Infatti, si è al di fuori dei vincoli urbanistici, ancorché le prescrizioni immediatamente precettive siano incluse in strumento avente carattere misto (urbanistico e di tutela culturale-ambientale), e si è in presenza di previsioni che non sono preordinate all’espropriazione e non comportano una inedificabilità assoluta, ma solo il mantenimento di costruzioni esistenti, oggetto di apposita valutazione per la tutela di un interesse estetico-culturale rilevante.
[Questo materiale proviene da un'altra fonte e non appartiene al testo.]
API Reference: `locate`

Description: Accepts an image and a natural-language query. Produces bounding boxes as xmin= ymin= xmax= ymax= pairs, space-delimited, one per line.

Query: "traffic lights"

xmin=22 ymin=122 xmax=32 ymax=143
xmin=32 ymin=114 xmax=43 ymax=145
I beni, oggetto della contestazione, soggetti al vincolo di tutela delle cose di interesse artistico e storico di cui alla legge 1° giugno 1939, n. 1089, comprendono fabbricati e terreni annessi (che includono anche una striscia di demanio marittimo lungo la spiaggia); sono ad una distanza assai ravvicinata dalla battigia e perciò rientrano nella previsione del quinto comma, lettera a) e del sesto comma del vigente art. 82 del d.P.R. 24 luglio 1977, n. 616; comprendono anche una porzione di superficie di demanio marittimo; costituiscono (dal 1911) l’Ospizio marino provinciale bolognese, intitolato poi ad Augusto Murri; fanno parte del "complesso delle colonie marine" e del "patrimonio delle colonie" del Comune di Rimini, caso unico del litorale romagnolo.

PER QUESTI MOTIVI

LA CORTE COSTITUZIONALE

dichiara non fondate le questioni di legittimità costituzionale del combinato disposto degli artt. 5, terzo comma, e 6, secondo comma, della legge della Regione Emilia-Romagna 7 dicembre 1978, n. 47 (Tutela ed uso del territorio), nel testo introdotto dagli artt. 2 e 3 della legge regionale 29 marzo 1980, n. 23 (Norme per l'acceleramento delle procedure relative agli strumenti urbanistici, nonché norme modificative ed integrative delle leggi regionali 31 gennaio 1975, n. 12, 24 marzo 1975, n. 18, 12 gennaio 1978, n. 2, 2 maggio 1978, n. 13, 1° agosto 1978, n. 26, 7 dicembre 1978, n. 47 e 13 marzo 1979, n. 7), nonché degli artt. 15 della legge regionale 5 settembre 1988, n. 36 (Disposizioni in materia di programmazione e pianificazione territoriale), e 55 della predetta legge regionale n. 47 del 1978, sollevate, per violazione degli artt. 117 e 128 della Costituzione, dal Tribunale amministrativo regionale dell'Emilia-Romagna, sede di Bologna, sezione seconda, con l’ordinanza indicata in epigrafe.

Così deciso in Roma, nella sede della Corte costituzionale, Palazzo della Consulta, il 12 luglio 2000.

Cesare MIRABELLI, Presidente

Riccardo CHIEPPA, Redattore

Depositata in cancelleria il 27 luglio 2000.